§ Request:
Quote the listing in full, exactly as given, minus any pictures.

[Records excerpted from a collection]
☆ ☆ ☆

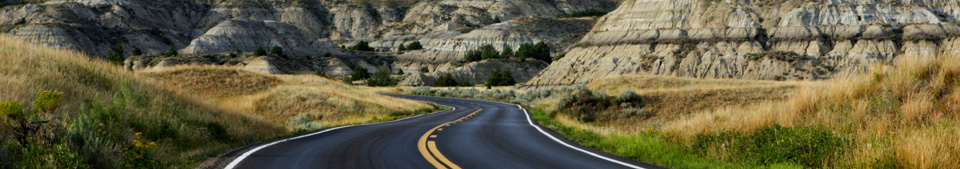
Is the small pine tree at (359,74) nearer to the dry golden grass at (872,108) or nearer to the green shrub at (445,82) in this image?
the green shrub at (445,82)

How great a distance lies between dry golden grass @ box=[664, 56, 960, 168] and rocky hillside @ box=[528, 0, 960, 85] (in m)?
62.5

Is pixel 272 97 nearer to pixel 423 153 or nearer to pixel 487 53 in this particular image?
pixel 423 153

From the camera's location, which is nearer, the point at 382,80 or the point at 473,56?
the point at 382,80

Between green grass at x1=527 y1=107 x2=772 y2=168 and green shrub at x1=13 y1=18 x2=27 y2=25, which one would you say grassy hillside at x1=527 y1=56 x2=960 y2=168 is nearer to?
green grass at x1=527 y1=107 x2=772 y2=168

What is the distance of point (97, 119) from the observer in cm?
964

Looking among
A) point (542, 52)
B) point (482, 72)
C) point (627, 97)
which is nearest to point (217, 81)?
point (627, 97)

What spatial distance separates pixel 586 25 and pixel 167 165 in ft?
447

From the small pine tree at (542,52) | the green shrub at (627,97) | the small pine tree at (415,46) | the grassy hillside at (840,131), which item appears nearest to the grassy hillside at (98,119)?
the grassy hillside at (840,131)

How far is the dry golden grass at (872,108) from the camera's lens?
31.8 ft

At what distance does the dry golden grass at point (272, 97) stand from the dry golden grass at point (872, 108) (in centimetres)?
1958

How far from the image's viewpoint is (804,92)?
12734 mm

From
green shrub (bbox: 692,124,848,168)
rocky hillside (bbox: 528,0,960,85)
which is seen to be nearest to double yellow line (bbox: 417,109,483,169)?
green shrub (bbox: 692,124,848,168)

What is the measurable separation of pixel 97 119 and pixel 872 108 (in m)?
14.1

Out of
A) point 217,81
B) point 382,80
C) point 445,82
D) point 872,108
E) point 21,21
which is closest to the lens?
point 872,108
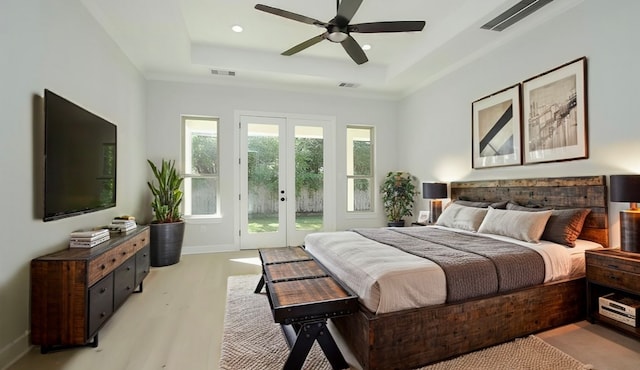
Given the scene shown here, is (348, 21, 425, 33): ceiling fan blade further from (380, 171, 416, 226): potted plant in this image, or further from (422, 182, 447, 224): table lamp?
(380, 171, 416, 226): potted plant

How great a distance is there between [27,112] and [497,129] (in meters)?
4.78

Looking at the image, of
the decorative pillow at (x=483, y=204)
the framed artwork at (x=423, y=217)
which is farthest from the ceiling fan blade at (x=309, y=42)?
the framed artwork at (x=423, y=217)

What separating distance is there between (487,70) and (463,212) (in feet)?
6.54

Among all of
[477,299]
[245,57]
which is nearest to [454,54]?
[245,57]

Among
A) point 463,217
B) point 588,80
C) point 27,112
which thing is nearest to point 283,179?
point 463,217

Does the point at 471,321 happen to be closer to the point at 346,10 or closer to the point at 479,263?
the point at 479,263

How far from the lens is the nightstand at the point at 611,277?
7.14 feet

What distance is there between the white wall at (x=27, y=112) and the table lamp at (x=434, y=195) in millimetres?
4377

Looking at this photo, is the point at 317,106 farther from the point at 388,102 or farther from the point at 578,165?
the point at 578,165

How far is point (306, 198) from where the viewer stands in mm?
5695

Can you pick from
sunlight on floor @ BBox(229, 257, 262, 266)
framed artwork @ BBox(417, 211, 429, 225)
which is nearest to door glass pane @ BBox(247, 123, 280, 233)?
sunlight on floor @ BBox(229, 257, 262, 266)

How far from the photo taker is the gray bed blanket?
6.75ft

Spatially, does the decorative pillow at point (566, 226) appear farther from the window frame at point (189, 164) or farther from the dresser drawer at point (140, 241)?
the window frame at point (189, 164)

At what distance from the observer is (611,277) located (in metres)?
2.29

☆ ☆ ☆

§ Response to the exercise:
Is the small pine tree at (359,74) nearer to the dry golden grass at (872,108) or nearer to the green shrub at (445,82) in this image?
the green shrub at (445,82)

How great a distance lies between dry golden grass @ box=[664, 56, 960, 168] and rocky hillside @ box=[528, 0, 960, 85] (in m)?
62.5

Is pixel 272 97 nearer to pixel 423 153 or nearer to pixel 487 53 in this particular image?
pixel 423 153

From the camera's location, which is nearer, the point at 382,80 or the point at 473,56?
the point at 382,80

Between green grass at x1=527 y1=107 x2=772 y2=168 and green shrub at x1=13 y1=18 x2=27 y2=25, which one would you say grassy hillside at x1=527 y1=56 x2=960 y2=168 is nearer to?
green grass at x1=527 y1=107 x2=772 y2=168

What is the distance of point (97, 119) from the observer in cm?
964

Looking among
A) point (542, 52)
B) point (482, 72)
C) point (627, 97)
which is nearest to point (217, 81)?
point (627, 97)

What spatial distance separates pixel 586 25 and pixel 167 165 in ft?
447

From the small pine tree at (542,52) | the green shrub at (627,97) | the small pine tree at (415,46) | the grassy hillside at (840,131), which item appears nearest to the grassy hillside at (98,119)?
the grassy hillside at (840,131)

How far is the dry golden grass at (872,108) from the camera's lens?
31.8 ft

At what distance does the dry golden grass at point (272, 97) stand from the dry golden grass at point (872, 108) (in centimetres)?
1958

How far from the image's viewpoint is (804,92)?
12734 mm

From
green shrub (bbox: 692,124,848,168)
rocky hillside (bbox: 528,0,960,85)
which is seen to be nearest to double yellow line (bbox: 417,109,483,169)?
green shrub (bbox: 692,124,848,168)

What is the measurable separation of pixel 97 119 and pixel 872 108 (in m)?
14.1

Out of
A) point 217,81
B) point 382,80
C) point 445,82
D) point 872,108
E) point 21,21
which is closest to the lens?
point 872,108
Given the scene shown here, is (348, 21, 425, 33): ceiling fan blade further from (380, 171, 416, 226): potted plant in this image, or further from (422, 182, 447, 224): table lamp?
(380, 171, 416, 226): potted plant

How great a distance is there between [27,112] and [497,129] (in meters)?
4.78

Looking at the image, of
the decorative pillow at (x=483, y=204)
the framed artwork at (x=423, y=217)
which is farthest from the ceiling fan blade at (x=309, y=42)?
the framed artwork at (x=423, y=217)

What separating distance is there between (487,70) and (463,212) (in feet)?
6.54

Among all of
[477,299]
[245,57]
which is nearest to [454,54]?
[245,57]

Among
A) point 463,217
B) point 588,80
C) point 27,112
which thing is nearest to point 283,179?
point 463,217

Does the point at 471,321 happen to be closer to the point at 346,10 or closer to the point at 479,263?
the point at 479,263

How far from the lens is the nightstand at the point at 611,277?
7.14 feet

What distance is there between the white wall at (x=27, y=112) and the table lamp at (x=434, y=195) in millimetres?
4377

Looking at this photo, is the point at 317,106 farther from the point at 388,102 or farther from the point at 578,165?
the point at 578,165

How far is point (306, 198) from where the viewer stands in mm?
5695

Can you pick from
sunlight on floor @ BBox(229, 257, 262, 266)
framed artwork @ BBox(417, 211, 429, 225)
which is nearest to door glass pane @ BBox(247, 123, 280, 233)?
sunlight on floor @ BBox(229, 257, 262, 266)

How far from the photo taker is the gray bed blanket?
6.75ft

Spatially, does the decorative pillow at point (566, 226) appear farther from the window frame at point (189, 164) or farther from the dresser drawer at point (140, 241)?
the window frame at point (189, 164)

At what distance from the observer is (611,277) located (in metres)?
2.29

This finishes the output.